Bisnis.com, JAKARTA - Pengusaha truk menilai pemerintah perlu lebih komprehensif dalam mengawasi dan menindak truk Over Dimension dan Over Load (ODOL) yang melintas di jalan raya. Pengusaha atau pemilik barang yang menggunakan jasa truk ODOL dinilai patut ikut ditindak jika melanggar ketentuan yang berlaku.
Ketua Umum Asosiasi Pengusaha Truk Indonesia (Aptrindo) Gemilang Tarigan mengatakan truk ODOL muncul karena adanya persaingan yang tidak sehat. Menurutnya, para pengusaha dan pengemudi truk tidak mau menggunakan kendaraan yang melanggar aturan ukuran kendaraan dan muatan.
"Tetapi, mekanisme pasar yang memaksa sedemikian rupa sehingga kami harus [menggunakan truk ODOL]," jelas Gemilang kepada Bisnis melalui sambungan telepon, Selasa (22/2/2022).
Sebagai bagian dari ekosistem logistik, Gemilang mengklaim sudah menyampaikan keluhan dari para pengusaha dan pengemudi truk berulang kali kepada pemerintah. Mereka meminta agar pemilik barang harusnya juga mengikuti aturan juga.
Gemilang menyebut banyak dari industri-industri besar yang memuat barang-barangnya yang melebihi kapasitas muatan ke dalam truk angkutan barang. Kendati demikian, aturan hukum yang saat ini menjadi acuan yakni Undang-Undang No.22/2009 tentang Lalu Lintas Angkutan Jalan (LLAJ) belum mengatur tanggung jawab pihak pengguna jasa truk ODOL.

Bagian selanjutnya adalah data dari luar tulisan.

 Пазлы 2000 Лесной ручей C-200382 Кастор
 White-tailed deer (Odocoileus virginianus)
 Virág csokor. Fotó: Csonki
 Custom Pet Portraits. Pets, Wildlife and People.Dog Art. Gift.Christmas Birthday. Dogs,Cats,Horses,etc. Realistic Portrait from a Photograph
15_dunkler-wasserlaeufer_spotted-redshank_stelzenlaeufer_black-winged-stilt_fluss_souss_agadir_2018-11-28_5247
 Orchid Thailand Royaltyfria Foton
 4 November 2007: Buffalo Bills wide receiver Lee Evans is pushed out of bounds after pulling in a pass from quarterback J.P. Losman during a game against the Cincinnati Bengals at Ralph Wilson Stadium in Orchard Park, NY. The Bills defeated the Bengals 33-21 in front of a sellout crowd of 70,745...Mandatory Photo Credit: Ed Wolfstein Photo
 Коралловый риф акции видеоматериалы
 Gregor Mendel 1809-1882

Menurut Gemilang, saat ini penindakan justru paling memberatkan pengemudi truk yang langsung berhadapan dengan petugas di jalan. Oleh sebab itu, tuntutan pasar dan landasan hukum yang belum optimal dinilai menjadi sumber permasalahan.
Baca Juga
"Pada sisi pemilik barangnya, kalau kita tidak mau mengikuti mereka, kita tidak dapat muatan. Jadi, ini adalah persaingan yang tidak sehat. Sehingga, kalau kita tidak ikut keinginan pemilik barang, tentunya kita tidak dipakai. Itu permasalahannya," tutur Gemilang.

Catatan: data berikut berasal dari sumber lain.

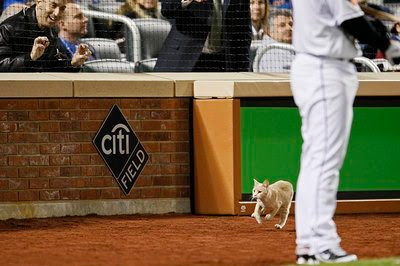 How well does the home team play with a cat on the field?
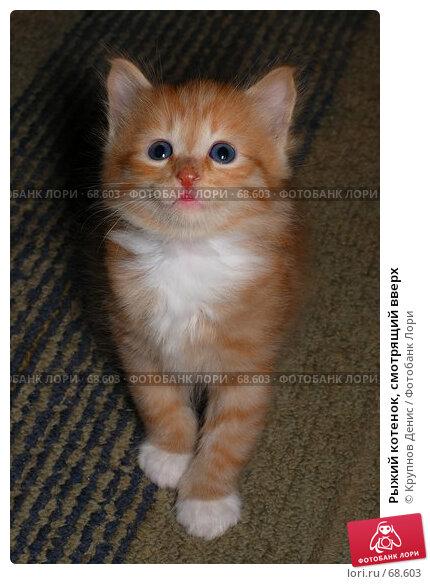 Купить «Рыжий котенок, смотрящий вверх», фото № 68603, снято 3 июля 2007 г. (c) Крупнов Денис / Фотобанк Лори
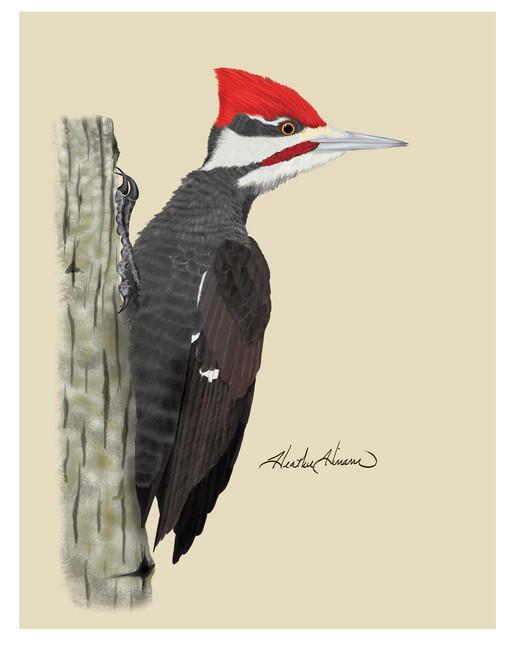 Piliated-Woodpecker.jpg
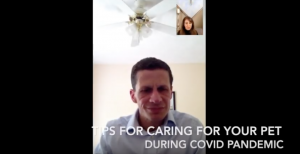 Tips for caring for your pets during Covid-19
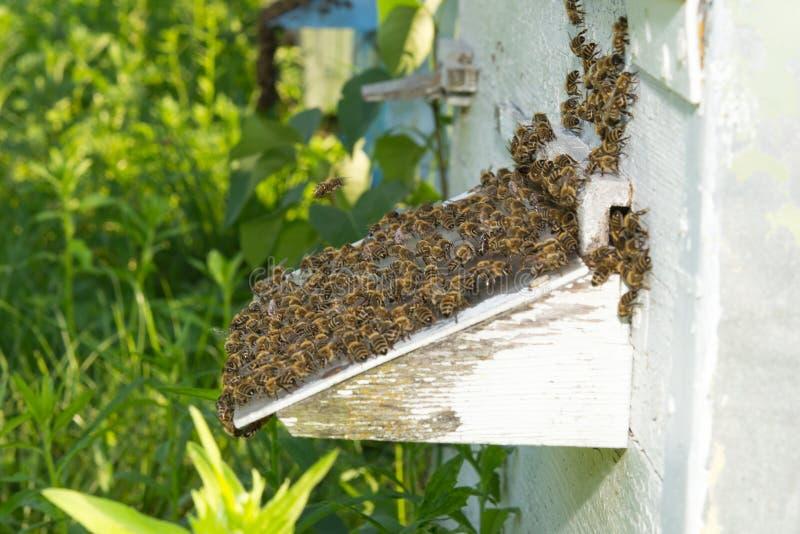 Las abejas acercan a una colmena fotografía de archivo libre de regalías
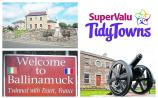 Calls for compensation for Ballinamuck tidy towns team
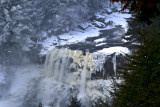 Blackwater Falls WV from Gentle Trail overlook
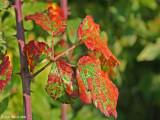 Autumnal colours 3.jpg
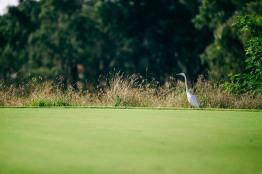 2015 Brickworks Golfday-4788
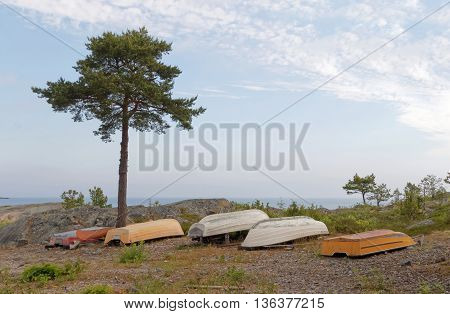 Boats laying upside down a single pine tree and the sea in the background. No people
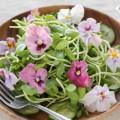 Essbare Blüten: deshalb gehören sie zu den Food Trends 2018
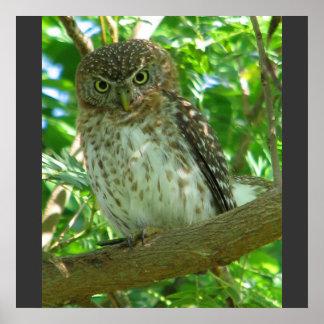 Cuban Pygmy Owl Animal Feather Tree Nature Destiny Poster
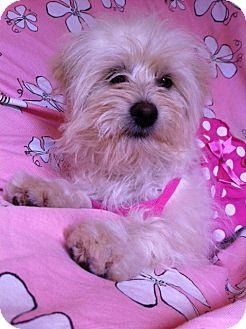 Maltese/Poodle (Miniature) Mix Puppy for adoption in Irvine, California - Gorgeous SASHA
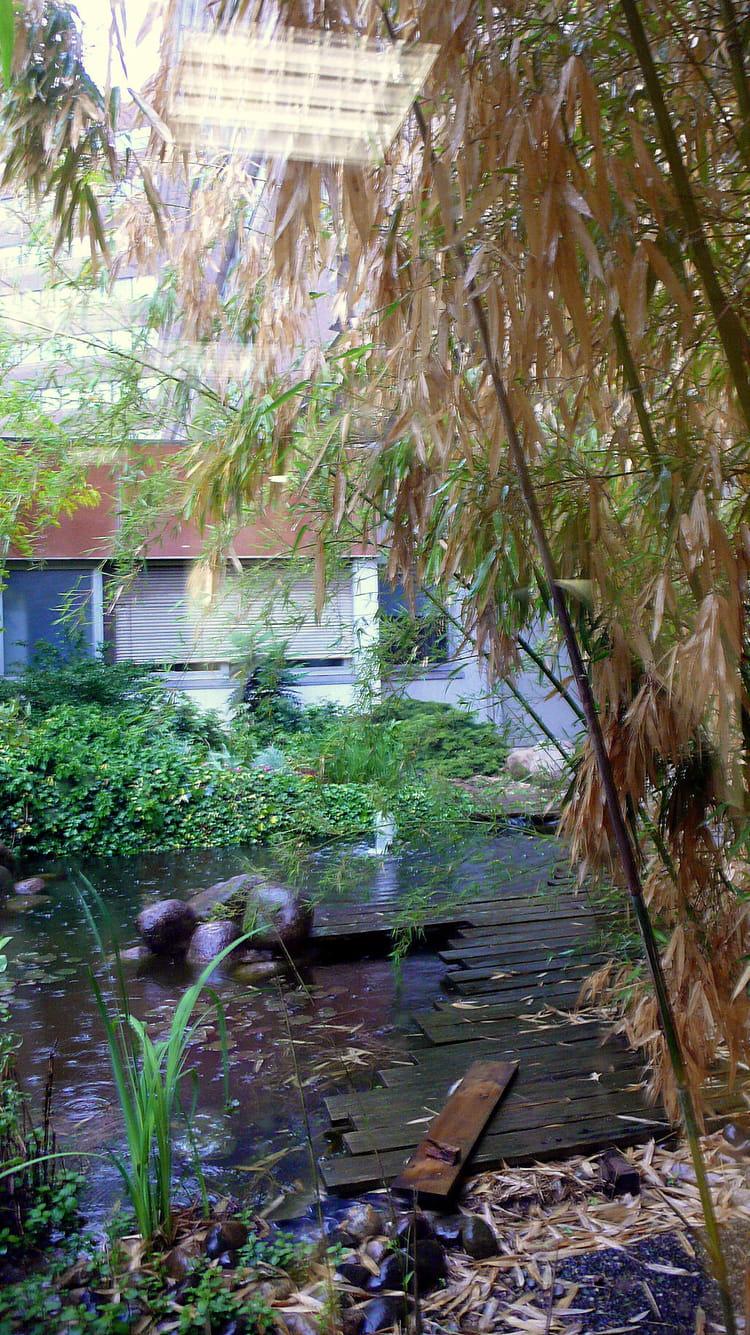 Petit jardin int rieur par catherine burg sur l 39 internaute for Petit jardin interieur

Di sisi lain, Kementerian Perhubungan (Kemenhub) menjelaskan bahwa sanksi yang diberikan kepada para pelanggar kebijakan angkutan ODOL masih terbilang ringan. Selama ini, sanksi yang diberikan maksimal hanya berupa denda sebesar Rp500.000. Angka tersebut dinilai terlampau kecil sehingga tidak berefek jera bagi para pelanggar ODOL di jalanan.
Dirjen Perhubungan Darat Kemenhub Budi Setiyadi menilai nominal denda dan masa kurungan bagi para pelanggar seharusnya ditambah, mengingat pelanggaran ODOL dinilai sudah mengganggu.

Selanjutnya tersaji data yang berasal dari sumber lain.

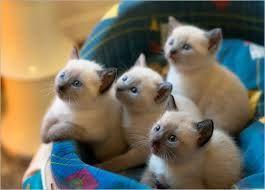 foto chiameche kitten - Google zoeken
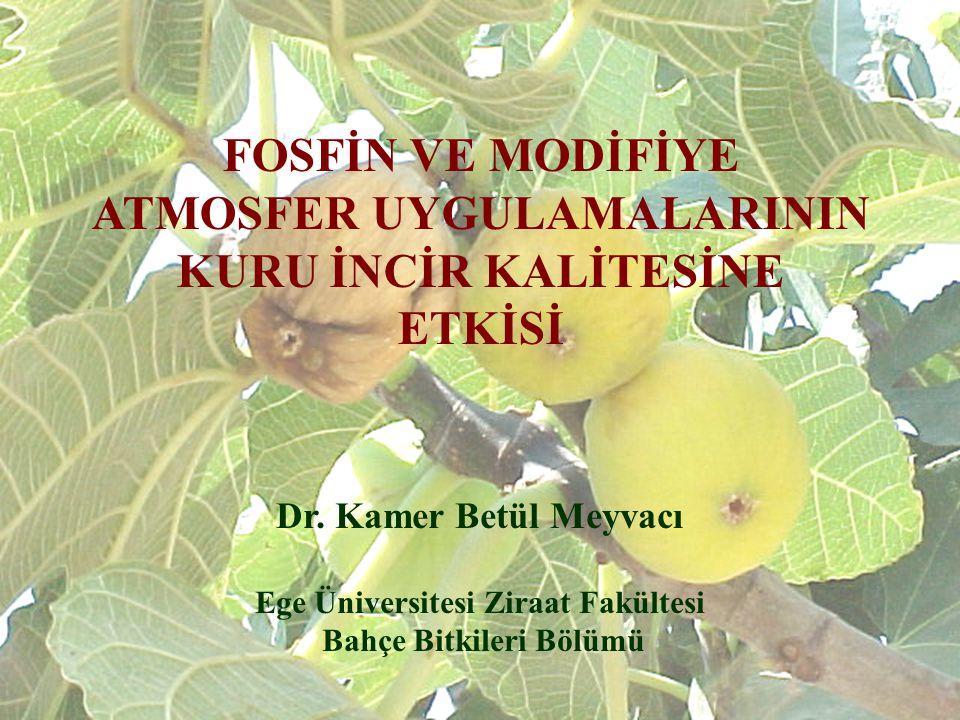 Ege Üniversitesi Ziraat Fakültesi Bahçe Bitkileri Bölümü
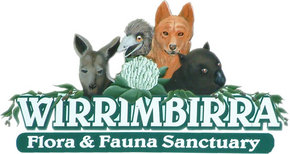 Wirrimbirra Sanctuary - Accommodation Airlie Beach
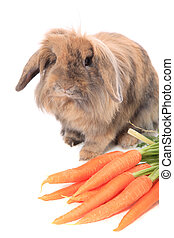 Brown rabbit with carrots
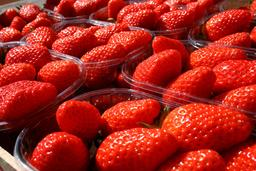 Barquettes de gariguettes. Source : http://data.abuledu.org/URI/534baa27-barquettes-de-gariguettes
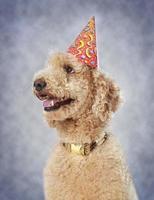 hund som bär festhatt foto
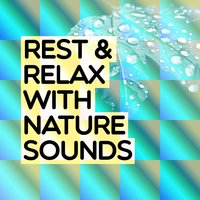 Rest & Relax with Nature Sounds — Rest & Relax Nature Sounds Artists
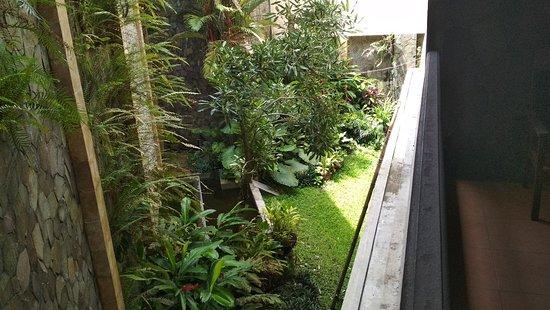 Jember, Indonesia: IMG_20180224_095951_large.jpg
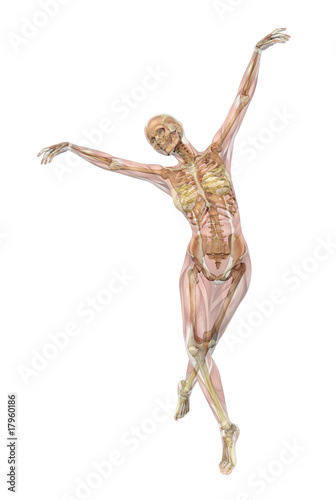 Skeleton with Semi-transparent Muscles - Ballet Pose - 3D render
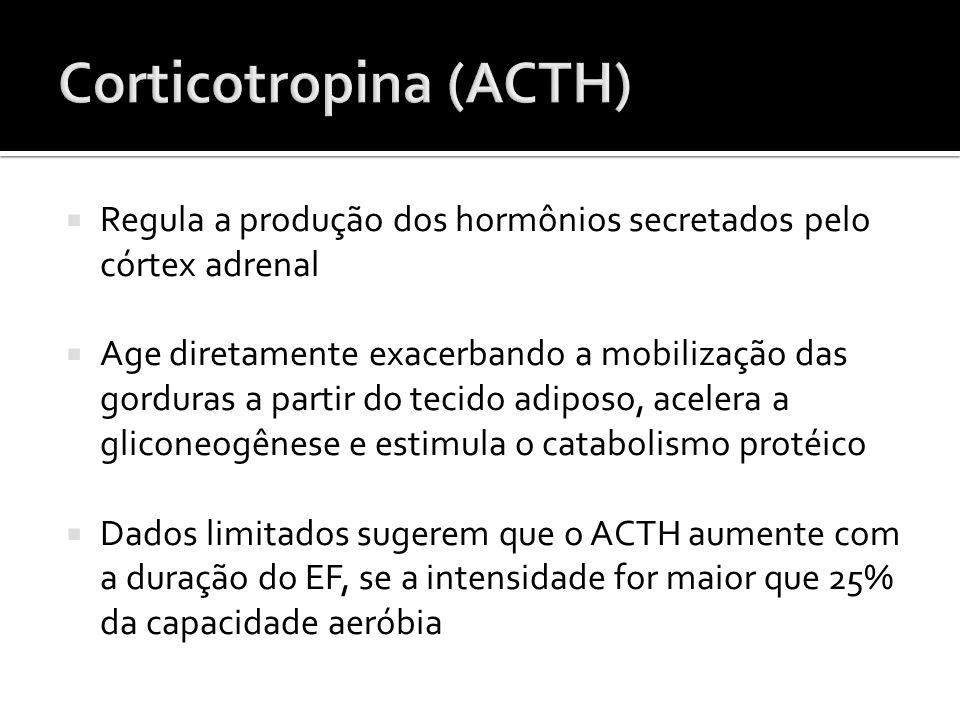  Regula a produção dos hormônios secretados pelo córtex adrenal  Age diretamente exacerbando a mobilização das gorduras a partir do tecido adiposo,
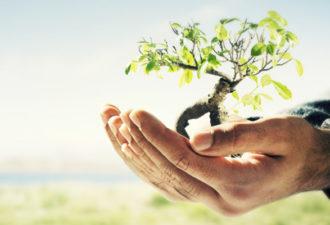 Законы процветания: как изменить свою жизнь за неделю
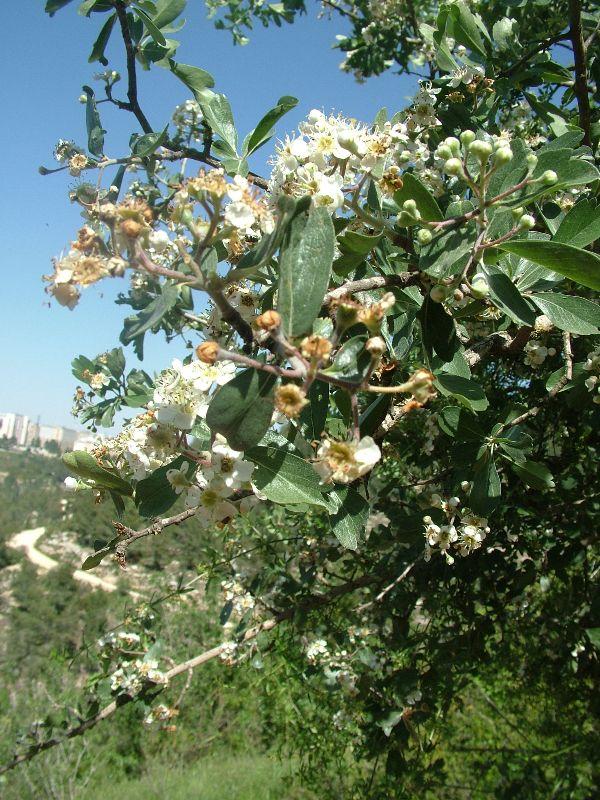 צמחי ישראל, צמחי בר נאכלים, יש מה לאכול, רחלי עינב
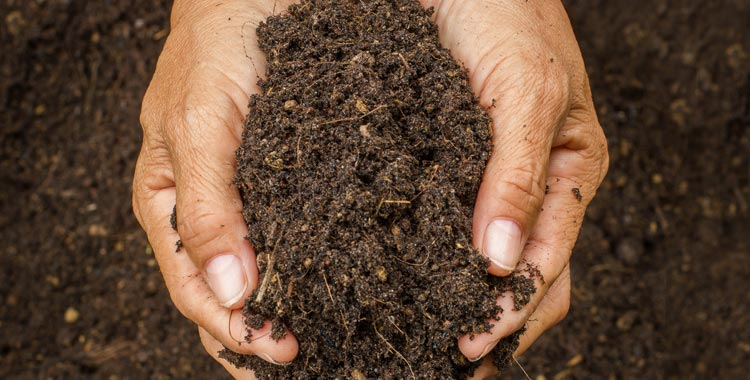 Extreme Close Up Soil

Menurut Budi, ODOL tidak hanya menjadi penyebab kecelakaan tetapi juga keberadaannya merusak jalan. Dia mengatakan pemberian sanksi tidak terfokus kepada pengendara atau pemilik kendaraan, tetapi juga pemilik barang.
"Saya termasuk orang yang mengkritik dan sudah menunggu kapan UU No. 22 ini akan direvisi. Sebetulnya kemarin sudah masuk prolegnas tapi yang diutamakan masih Undang-undang jalan," katanya kepada Bisnis.